Part of the problem is Fox, a good actor who was woefully miscast. McInerney's DVD commentary reveals that other actors who sought the role included Alec Baldwin, Tom Hanks and Judd Nelson. Any of them likely would have made a better fit than Fox (even Nelson), whose boy-next-door likeability is at odds with Jamie Conway's self-torment.

The movie does boast flashes of the book's wit, particularly Jamie's dissertation on the appeal of the New York Post and his fascination with an ongoing Post story involving a "coma baby," but such episodes are saddled between sluggish stretches of obvious, talky drama.

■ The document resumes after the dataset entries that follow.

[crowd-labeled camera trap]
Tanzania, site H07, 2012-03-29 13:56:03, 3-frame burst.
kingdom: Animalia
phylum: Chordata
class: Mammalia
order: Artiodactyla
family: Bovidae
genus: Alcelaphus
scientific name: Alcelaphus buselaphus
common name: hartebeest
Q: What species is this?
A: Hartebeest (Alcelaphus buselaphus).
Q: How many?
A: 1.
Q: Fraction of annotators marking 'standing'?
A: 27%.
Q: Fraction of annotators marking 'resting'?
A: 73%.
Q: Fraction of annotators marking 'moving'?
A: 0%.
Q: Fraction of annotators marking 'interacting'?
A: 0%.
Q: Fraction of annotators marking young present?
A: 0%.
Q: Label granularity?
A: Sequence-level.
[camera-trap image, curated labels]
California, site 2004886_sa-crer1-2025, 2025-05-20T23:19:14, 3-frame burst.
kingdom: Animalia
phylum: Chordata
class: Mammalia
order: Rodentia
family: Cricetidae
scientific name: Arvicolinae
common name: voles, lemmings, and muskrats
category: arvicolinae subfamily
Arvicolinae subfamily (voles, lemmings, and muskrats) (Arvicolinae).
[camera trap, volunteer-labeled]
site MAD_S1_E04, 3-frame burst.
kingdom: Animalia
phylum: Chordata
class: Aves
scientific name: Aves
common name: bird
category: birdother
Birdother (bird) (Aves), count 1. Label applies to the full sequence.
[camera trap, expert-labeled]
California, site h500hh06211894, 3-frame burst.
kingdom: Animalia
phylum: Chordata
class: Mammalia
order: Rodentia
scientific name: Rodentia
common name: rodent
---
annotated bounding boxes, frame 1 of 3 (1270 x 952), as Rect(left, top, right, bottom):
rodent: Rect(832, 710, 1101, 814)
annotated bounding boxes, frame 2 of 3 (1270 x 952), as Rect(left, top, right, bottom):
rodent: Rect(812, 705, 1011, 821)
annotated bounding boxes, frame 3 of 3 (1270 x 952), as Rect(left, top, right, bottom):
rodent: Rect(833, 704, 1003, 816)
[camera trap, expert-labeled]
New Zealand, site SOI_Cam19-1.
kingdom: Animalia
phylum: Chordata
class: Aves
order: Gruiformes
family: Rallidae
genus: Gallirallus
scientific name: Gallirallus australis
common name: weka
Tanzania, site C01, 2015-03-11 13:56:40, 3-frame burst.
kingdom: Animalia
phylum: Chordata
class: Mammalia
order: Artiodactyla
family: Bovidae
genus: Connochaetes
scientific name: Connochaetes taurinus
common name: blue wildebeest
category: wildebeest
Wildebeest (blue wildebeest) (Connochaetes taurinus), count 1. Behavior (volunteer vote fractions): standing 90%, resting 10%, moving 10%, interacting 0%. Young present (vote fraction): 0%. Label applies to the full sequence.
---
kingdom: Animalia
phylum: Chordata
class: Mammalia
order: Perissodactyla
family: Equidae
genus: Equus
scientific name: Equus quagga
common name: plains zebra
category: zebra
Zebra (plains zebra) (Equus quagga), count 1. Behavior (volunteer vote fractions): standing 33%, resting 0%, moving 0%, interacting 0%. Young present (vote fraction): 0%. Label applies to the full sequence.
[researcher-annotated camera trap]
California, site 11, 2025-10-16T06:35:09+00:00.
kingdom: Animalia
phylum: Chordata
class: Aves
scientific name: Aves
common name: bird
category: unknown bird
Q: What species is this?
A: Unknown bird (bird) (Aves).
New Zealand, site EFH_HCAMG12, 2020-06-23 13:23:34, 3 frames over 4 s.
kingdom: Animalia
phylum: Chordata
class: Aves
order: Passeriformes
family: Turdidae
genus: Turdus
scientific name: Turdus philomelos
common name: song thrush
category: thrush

It is an unfortunate final work for director James Bridges, whose credits included superior fare like The Paper Chase and The China Syndrome. Bridges died of cancer five years after Bright Lights, Big City.

The DVD

The Video:

Correcting the film's previous pan-and-scan incarnation on DVD, this special edition is in anamorphic widescreen 1.85:1. The picture quality is excellent, with bold colors and details. Except for very minor edge enhancement, a top-notch print transfer.

The Audio:

The Dolby Digital 2.0 is adequate, if unremarkable. A 2.0 French track is included, as is a mono Spanish track. Optional subtitles are in English and Spanish.

Extras:

A commentary by Jay McInerney is generally interesting and informative, but he clearly could have benefited from someone else with whom he could interact. Surprisingly, his remarks are eclipsed by a separate commentary track featuring director of photography Gordon Willis. One of the true giants in cinematography (credits include The Godfather pictures and many of Woody Allen's best films), Willis offers a nifty introduction to the fundamentals of his craft, along with a critical eye to what works -- and what doesn't -- in the visuals of Bright Lights, Big City. All in all, Willis' commentary is a gem for any film buff.

Big City Lights (14:54) gathers an assortment of creative types for a retrospective of how McInerney's novel encapsulated the culture of the Eighties. As someone who experienced the thick of that period, I've got to say there is some serious mythologizing taking place.

Jay McInerney's The Light Within (12:09) is an extensive interview with the author; it covers much of the same ground as his commentary. Rounding out the supplemental material is a photo gallery.

Final Thoughts:

God knows there are far worse flicks glamorizing the drugs 'n' clubbing of the 1980s, but Bright Lights, Big City doesn't come close to capturing the wit of Jay McInerney's novel of the same name.